_Work instructions_: Rewrite the records from the line containing "When considering vertical position, which of" through the end of the records, substituting "highest" for "lowest" and leaving everything else as it is.

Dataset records
#####

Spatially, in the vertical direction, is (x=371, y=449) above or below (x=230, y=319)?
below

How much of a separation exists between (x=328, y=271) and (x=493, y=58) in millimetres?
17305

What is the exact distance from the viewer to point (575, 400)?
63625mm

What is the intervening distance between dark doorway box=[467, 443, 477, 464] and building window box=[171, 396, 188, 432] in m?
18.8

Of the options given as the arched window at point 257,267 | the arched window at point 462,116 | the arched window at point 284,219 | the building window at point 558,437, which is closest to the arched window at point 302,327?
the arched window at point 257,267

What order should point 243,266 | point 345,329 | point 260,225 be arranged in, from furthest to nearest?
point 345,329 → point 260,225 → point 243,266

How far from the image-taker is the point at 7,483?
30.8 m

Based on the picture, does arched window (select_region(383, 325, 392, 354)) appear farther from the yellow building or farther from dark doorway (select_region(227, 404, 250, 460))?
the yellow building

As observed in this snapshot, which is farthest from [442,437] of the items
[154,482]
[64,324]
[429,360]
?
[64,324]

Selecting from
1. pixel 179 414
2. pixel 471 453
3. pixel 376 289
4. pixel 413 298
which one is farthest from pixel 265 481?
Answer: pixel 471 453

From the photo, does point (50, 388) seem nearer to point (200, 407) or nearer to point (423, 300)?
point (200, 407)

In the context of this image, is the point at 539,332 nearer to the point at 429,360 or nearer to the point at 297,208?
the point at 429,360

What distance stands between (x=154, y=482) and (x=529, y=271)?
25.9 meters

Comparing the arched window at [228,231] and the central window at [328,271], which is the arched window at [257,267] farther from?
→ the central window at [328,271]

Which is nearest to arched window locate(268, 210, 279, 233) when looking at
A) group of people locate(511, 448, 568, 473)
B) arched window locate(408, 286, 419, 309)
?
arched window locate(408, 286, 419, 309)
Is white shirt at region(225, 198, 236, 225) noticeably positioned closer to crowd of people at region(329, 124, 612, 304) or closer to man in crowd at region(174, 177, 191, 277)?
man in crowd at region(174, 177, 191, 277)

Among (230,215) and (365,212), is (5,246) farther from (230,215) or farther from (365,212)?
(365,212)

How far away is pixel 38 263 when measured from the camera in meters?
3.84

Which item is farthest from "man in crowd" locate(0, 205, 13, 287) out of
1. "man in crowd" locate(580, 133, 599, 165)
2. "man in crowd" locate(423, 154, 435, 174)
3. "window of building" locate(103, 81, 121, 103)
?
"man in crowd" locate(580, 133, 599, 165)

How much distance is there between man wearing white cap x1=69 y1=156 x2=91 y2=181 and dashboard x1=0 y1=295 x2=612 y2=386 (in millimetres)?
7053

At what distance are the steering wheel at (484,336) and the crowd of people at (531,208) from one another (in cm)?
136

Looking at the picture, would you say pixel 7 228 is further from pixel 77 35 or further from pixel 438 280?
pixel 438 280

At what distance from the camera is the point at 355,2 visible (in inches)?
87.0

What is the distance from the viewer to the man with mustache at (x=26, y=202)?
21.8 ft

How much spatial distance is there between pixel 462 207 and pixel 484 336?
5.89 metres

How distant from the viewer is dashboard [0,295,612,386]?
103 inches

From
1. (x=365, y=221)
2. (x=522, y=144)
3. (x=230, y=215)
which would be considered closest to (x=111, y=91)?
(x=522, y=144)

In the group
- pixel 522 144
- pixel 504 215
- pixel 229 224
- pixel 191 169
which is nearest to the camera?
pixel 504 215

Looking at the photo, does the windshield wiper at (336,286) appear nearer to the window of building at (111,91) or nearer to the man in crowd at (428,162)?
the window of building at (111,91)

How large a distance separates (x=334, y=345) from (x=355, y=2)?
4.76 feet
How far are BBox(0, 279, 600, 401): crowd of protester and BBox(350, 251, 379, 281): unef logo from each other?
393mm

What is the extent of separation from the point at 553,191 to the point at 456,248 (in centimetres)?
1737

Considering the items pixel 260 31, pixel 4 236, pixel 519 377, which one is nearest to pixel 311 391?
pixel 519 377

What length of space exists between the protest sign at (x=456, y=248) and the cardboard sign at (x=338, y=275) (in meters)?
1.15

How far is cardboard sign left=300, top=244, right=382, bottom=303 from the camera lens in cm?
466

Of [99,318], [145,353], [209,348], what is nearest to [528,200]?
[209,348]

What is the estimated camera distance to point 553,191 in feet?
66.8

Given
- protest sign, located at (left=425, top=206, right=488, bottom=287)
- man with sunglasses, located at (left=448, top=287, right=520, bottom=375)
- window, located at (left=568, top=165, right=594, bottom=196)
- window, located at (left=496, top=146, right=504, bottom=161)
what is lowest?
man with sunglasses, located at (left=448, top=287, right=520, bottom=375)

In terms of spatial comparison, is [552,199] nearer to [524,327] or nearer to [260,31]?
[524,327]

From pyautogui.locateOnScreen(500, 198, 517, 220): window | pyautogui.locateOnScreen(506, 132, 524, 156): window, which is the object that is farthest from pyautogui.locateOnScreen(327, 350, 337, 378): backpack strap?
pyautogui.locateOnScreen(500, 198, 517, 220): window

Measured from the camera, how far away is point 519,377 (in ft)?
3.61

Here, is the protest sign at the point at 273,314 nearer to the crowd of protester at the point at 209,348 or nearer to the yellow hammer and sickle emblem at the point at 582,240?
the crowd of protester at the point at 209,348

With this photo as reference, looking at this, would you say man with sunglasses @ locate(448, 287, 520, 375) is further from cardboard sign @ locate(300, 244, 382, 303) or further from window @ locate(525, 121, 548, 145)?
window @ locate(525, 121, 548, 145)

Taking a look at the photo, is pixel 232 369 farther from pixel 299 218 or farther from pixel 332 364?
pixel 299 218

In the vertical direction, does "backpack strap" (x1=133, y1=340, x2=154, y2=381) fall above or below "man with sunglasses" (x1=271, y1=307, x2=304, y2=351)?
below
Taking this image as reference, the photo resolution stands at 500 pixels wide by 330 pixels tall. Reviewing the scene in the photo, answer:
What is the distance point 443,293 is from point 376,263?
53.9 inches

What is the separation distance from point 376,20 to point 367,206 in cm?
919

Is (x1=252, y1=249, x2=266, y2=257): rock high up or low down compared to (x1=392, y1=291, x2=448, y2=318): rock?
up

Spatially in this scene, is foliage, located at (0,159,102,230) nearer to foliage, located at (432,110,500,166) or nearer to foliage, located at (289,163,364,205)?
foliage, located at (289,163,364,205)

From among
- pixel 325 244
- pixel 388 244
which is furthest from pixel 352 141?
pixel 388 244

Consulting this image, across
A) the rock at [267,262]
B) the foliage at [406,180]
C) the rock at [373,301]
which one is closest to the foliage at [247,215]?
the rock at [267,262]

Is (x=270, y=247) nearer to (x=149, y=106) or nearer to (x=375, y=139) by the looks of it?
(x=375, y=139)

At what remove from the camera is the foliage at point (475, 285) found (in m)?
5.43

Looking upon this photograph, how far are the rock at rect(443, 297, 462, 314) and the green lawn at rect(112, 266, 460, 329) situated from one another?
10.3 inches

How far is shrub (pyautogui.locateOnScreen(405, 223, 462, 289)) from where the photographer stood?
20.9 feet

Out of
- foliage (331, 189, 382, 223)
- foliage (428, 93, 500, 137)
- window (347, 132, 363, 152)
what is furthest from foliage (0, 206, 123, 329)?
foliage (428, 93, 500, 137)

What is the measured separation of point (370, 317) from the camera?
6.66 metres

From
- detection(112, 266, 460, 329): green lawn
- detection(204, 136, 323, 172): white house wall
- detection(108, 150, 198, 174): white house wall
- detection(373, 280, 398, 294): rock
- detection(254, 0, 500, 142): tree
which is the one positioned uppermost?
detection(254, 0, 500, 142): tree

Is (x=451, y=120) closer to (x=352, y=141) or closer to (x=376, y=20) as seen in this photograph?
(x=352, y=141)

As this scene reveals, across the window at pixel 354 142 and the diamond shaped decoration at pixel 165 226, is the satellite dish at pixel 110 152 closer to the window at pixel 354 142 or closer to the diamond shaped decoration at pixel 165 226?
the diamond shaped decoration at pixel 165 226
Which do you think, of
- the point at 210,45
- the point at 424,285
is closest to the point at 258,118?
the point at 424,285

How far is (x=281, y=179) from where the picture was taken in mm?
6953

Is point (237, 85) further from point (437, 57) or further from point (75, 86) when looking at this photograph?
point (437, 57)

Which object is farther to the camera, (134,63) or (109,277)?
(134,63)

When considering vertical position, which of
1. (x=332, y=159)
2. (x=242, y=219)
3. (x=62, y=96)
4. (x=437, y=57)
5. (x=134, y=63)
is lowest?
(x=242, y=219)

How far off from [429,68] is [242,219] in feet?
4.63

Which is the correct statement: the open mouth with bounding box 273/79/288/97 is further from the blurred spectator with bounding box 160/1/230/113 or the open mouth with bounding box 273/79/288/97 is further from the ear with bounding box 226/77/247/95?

#####

_Response below_:
When considering vertical position, which of
1. (x=332, y=159)
2. (x=242, y=219)
3. (x=62, y=96)
4. (x=437, y=57)
5. (x=134, y=63)
is highest?
(x=242, y=219)

How far off from [429,68] is [242,219] in feet?
4.63

Which is the correct statement: the open mouth with bounding box 273/79/288/97 is further from the blurred spectator with bounding box 160/1/230/113 or the open mouth with bounding box 273/79/288/97 is further from the ear with bounding box 226/77/247/95?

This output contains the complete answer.